Ed Grimsley

No. 56
- Position: Linebacker

Personal information
- Born: March 22, 1963 Canton, Ohio, U.S.
- Died: March 8, 2025 (aged 61)
- Listed height: 6 ft 0 in (1.83 m)
- Listed weight: 235 lb (107 kg)

Career information
- High school: McKinley (Canton)
- College: Akron (1981–1985)
- NFL draft: 1986: undrafted

Career history
- Indianapolis Colts (1987);
- Stats at Pro Football Reference

= Ed Grimsley =

American football player (1963-2026)

Edward Paul Grimsley (March 22, 1963 – March 8, 2025) was an American professional football player who was a linebacker for one season with the Indianapolis Colts of the National Football League (NFL). He played college football for the Akron Zips.

==Early life==
Edward Paul Grimsley was born on March 22, 1963, in Canton, Ohio. He attended Canton McKinley High School in Canton. He was a team captain in high school.

==College career==
Grimsley was a member of the Akron Zips of the University of Akron from 1981 to 1985. He was a letterman in 1981, 1982, 1983, and 1985. He started the final five games of his freshman year in 1981, posting 48 solo tackles and 45 assisted tackles overall that season.
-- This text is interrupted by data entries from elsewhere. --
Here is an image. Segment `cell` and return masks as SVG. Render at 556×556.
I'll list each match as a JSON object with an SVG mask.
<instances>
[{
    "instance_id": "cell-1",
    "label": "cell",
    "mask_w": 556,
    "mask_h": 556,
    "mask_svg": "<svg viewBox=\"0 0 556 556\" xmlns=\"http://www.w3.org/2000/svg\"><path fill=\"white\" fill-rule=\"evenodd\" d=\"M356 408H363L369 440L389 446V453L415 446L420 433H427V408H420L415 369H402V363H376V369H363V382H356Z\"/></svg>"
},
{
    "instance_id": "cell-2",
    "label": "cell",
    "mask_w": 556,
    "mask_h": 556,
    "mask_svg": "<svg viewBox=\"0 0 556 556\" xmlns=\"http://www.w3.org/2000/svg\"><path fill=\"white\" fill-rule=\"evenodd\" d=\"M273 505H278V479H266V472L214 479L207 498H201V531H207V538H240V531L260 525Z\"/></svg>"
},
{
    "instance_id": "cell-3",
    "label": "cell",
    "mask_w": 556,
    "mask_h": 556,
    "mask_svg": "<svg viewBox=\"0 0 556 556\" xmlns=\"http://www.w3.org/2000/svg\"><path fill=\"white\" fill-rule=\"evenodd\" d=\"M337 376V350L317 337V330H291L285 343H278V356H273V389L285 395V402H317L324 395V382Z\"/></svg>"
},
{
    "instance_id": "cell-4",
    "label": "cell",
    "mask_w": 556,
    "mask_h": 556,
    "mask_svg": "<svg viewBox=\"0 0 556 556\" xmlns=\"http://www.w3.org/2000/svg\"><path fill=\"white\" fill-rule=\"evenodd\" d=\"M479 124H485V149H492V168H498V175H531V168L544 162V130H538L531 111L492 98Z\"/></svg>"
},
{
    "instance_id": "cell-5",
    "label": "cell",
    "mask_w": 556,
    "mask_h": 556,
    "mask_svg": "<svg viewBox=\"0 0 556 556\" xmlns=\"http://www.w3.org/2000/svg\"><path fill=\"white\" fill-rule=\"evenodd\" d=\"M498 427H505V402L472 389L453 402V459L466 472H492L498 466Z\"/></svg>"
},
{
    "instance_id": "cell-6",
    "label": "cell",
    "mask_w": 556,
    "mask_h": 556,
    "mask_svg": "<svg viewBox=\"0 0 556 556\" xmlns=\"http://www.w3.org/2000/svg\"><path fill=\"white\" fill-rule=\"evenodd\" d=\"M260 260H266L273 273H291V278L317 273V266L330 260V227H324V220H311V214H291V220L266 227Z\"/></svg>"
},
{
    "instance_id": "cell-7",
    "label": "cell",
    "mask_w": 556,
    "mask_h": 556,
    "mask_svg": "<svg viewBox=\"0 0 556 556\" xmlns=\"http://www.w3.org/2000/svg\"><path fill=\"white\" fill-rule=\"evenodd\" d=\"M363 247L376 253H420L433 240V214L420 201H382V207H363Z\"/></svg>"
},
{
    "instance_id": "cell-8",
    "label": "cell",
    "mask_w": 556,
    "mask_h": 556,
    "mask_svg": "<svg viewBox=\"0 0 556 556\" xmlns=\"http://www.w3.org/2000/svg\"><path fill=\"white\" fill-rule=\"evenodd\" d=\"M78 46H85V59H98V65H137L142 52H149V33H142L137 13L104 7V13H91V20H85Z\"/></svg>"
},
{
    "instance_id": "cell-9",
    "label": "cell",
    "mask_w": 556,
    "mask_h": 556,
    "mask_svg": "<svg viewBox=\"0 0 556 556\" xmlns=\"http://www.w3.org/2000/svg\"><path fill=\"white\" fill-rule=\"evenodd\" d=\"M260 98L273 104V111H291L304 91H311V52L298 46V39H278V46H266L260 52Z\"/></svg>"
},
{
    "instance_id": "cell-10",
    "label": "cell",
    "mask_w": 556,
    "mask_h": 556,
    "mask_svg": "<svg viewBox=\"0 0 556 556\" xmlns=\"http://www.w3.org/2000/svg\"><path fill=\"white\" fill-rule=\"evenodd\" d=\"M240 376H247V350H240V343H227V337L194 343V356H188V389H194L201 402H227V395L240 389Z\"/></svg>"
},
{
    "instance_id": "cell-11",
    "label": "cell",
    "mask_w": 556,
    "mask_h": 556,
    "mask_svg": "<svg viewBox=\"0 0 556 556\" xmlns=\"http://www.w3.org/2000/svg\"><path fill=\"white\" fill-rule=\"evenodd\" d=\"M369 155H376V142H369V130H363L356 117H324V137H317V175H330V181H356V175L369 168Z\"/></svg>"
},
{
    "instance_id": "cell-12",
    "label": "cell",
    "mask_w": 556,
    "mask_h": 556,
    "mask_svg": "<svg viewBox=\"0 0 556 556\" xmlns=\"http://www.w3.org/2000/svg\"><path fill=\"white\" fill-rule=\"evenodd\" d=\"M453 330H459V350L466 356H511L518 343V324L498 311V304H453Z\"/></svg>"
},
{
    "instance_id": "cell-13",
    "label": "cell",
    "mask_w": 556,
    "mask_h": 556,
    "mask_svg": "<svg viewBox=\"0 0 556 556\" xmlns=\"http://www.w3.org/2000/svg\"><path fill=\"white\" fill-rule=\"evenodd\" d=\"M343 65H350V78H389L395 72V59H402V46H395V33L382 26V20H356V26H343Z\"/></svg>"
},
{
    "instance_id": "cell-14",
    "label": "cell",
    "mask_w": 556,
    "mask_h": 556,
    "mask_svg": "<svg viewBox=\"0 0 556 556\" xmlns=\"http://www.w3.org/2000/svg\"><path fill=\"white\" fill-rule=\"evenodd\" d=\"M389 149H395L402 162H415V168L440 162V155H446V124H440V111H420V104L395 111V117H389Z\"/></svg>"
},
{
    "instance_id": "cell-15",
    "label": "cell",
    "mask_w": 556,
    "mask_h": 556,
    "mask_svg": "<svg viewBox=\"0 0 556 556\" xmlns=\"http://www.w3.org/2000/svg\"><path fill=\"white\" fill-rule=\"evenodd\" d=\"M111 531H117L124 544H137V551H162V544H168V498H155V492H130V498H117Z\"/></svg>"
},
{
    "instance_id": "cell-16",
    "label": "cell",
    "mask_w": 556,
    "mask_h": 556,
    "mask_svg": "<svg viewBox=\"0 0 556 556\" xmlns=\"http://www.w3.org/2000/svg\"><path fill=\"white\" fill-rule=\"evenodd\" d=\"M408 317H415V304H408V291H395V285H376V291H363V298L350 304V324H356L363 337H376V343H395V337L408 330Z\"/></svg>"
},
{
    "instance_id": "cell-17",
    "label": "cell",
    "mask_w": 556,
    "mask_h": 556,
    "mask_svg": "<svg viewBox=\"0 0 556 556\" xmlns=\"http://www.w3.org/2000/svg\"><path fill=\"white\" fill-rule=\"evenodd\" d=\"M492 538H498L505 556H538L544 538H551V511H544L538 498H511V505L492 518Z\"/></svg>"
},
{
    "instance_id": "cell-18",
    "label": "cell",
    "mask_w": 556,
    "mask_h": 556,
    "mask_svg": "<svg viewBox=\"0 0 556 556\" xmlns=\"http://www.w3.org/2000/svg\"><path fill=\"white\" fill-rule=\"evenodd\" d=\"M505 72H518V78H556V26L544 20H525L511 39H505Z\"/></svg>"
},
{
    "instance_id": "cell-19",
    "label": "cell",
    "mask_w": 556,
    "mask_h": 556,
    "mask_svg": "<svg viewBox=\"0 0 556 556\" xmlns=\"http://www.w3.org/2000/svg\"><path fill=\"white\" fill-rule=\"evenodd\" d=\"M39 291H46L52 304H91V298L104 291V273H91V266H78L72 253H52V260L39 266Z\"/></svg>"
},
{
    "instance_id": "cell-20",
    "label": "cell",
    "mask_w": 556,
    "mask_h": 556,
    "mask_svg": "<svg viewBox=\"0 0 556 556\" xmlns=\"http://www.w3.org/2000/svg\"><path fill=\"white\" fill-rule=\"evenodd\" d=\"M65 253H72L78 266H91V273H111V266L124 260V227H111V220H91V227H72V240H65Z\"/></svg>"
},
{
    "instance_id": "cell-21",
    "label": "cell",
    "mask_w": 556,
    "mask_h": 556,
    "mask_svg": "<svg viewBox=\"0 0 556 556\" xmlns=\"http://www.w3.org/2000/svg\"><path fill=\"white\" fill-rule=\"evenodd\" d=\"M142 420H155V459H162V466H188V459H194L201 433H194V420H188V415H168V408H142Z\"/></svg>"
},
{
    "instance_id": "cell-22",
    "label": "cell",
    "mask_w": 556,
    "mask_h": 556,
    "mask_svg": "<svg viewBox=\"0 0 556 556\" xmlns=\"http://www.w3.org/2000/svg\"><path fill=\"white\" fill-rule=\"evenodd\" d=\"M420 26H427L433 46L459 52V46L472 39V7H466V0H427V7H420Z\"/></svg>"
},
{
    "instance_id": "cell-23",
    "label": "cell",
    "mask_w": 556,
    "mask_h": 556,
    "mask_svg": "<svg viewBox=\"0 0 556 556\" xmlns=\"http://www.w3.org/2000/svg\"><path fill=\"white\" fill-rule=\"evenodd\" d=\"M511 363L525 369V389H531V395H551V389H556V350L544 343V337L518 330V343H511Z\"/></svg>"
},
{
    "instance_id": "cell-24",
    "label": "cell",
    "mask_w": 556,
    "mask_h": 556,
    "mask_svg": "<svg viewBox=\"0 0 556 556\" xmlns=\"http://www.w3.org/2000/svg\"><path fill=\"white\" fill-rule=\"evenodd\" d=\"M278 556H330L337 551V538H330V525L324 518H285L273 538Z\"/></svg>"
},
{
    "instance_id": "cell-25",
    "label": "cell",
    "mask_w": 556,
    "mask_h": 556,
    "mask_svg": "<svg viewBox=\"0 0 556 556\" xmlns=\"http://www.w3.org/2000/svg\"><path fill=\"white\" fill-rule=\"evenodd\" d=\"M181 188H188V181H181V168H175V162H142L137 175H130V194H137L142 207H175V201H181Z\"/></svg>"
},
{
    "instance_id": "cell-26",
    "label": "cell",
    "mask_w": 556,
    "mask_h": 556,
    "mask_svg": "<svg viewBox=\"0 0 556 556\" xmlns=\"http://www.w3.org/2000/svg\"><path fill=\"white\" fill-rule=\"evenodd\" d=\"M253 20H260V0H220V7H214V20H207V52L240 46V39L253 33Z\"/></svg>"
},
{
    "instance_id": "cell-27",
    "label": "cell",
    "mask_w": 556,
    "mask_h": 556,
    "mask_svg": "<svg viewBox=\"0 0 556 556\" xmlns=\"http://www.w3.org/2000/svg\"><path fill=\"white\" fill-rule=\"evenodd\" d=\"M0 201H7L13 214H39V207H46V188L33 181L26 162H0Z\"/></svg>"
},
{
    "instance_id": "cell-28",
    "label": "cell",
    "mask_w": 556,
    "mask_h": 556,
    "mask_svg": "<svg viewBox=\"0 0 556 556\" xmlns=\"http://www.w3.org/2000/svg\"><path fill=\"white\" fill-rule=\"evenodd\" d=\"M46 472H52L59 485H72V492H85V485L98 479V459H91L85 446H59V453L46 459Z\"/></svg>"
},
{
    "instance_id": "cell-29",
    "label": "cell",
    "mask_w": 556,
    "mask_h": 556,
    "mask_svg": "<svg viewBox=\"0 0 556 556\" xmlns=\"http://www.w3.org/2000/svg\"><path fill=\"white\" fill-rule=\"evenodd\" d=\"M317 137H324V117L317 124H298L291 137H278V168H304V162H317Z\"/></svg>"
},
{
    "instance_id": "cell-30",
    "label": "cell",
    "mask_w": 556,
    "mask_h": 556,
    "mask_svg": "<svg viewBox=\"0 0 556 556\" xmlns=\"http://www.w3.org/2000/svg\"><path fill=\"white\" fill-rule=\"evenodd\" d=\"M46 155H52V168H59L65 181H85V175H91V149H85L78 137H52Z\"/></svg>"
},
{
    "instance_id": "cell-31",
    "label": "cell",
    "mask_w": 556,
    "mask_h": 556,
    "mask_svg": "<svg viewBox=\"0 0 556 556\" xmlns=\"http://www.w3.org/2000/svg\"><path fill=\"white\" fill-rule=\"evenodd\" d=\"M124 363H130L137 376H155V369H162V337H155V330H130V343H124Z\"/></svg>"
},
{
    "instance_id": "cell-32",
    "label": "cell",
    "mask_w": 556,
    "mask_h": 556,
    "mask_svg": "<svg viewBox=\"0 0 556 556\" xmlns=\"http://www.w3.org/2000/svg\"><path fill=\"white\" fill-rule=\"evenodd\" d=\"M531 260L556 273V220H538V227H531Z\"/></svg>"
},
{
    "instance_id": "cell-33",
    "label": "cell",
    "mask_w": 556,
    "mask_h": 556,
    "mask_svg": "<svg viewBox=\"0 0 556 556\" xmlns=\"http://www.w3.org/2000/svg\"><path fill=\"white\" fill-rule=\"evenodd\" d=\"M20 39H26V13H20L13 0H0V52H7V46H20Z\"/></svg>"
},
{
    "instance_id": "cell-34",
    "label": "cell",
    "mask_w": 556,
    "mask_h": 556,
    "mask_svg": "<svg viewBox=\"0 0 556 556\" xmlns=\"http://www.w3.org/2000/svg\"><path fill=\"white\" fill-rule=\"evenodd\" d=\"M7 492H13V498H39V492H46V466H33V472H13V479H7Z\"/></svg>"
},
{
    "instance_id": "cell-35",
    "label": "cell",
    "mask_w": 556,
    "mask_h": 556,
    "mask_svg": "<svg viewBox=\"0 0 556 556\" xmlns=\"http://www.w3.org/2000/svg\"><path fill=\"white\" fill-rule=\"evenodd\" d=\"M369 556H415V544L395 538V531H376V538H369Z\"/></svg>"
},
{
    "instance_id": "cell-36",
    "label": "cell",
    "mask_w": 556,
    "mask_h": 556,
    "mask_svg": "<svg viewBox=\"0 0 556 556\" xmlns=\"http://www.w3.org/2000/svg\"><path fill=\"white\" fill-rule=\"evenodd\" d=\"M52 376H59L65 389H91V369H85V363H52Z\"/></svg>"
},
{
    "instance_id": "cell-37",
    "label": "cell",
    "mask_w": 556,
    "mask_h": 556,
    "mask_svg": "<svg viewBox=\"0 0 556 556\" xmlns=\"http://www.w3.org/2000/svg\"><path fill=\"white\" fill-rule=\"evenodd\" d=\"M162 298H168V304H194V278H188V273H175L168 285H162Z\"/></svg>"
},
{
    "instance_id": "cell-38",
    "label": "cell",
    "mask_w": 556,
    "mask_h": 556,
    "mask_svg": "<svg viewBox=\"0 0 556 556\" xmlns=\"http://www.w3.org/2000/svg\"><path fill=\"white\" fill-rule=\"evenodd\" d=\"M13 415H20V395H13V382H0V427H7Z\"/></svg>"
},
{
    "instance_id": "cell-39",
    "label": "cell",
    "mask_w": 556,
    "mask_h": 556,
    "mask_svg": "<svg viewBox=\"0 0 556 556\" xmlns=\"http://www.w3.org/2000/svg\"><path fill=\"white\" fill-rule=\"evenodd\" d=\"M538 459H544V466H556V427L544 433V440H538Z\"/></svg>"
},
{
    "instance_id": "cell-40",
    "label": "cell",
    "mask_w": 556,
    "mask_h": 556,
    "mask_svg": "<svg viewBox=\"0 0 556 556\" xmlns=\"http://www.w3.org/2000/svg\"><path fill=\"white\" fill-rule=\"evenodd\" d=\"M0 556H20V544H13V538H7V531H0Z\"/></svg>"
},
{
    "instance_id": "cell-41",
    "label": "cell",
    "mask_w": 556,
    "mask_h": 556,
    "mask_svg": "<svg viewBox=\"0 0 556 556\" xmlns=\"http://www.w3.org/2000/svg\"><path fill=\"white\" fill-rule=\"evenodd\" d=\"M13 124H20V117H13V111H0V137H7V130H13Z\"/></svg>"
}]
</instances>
Grimsley earned All-Ohio Valley Conference and honorable mention All-American honors in 1982. He also missed two games that year due to a broken ankle. He missed six games in 1983 as well after fracturing and dislocating his left elbow. He played in the first two games of the 1984 season but was then medically redshirted with a foot injury. Grimsley was named an honorable mention Associated Press All-American his redshirt senior year in 1985.

==Professional career==
After going undrafted in the 1986 NFL draft, Grimsley signed with the Indianapolis Colts a year later on May 11, 1987. He was released on August 31. On September 23, he was signed by the Colts again during the 1987 NFL players strike. Grimsley remained with the team after the strike ended. Overall, he played in five games, starting three, for the Colts that year, recording one sack and one fumble recovery. He was then placed on injured reserve on November 2, 1987. Grimsley was released on August 3, 1988.

==Personal life==
Grimsley's brother John also played in the NFL. Another brother, Willard, played at Eastern Michigan University. Ed died on March 8, 2025.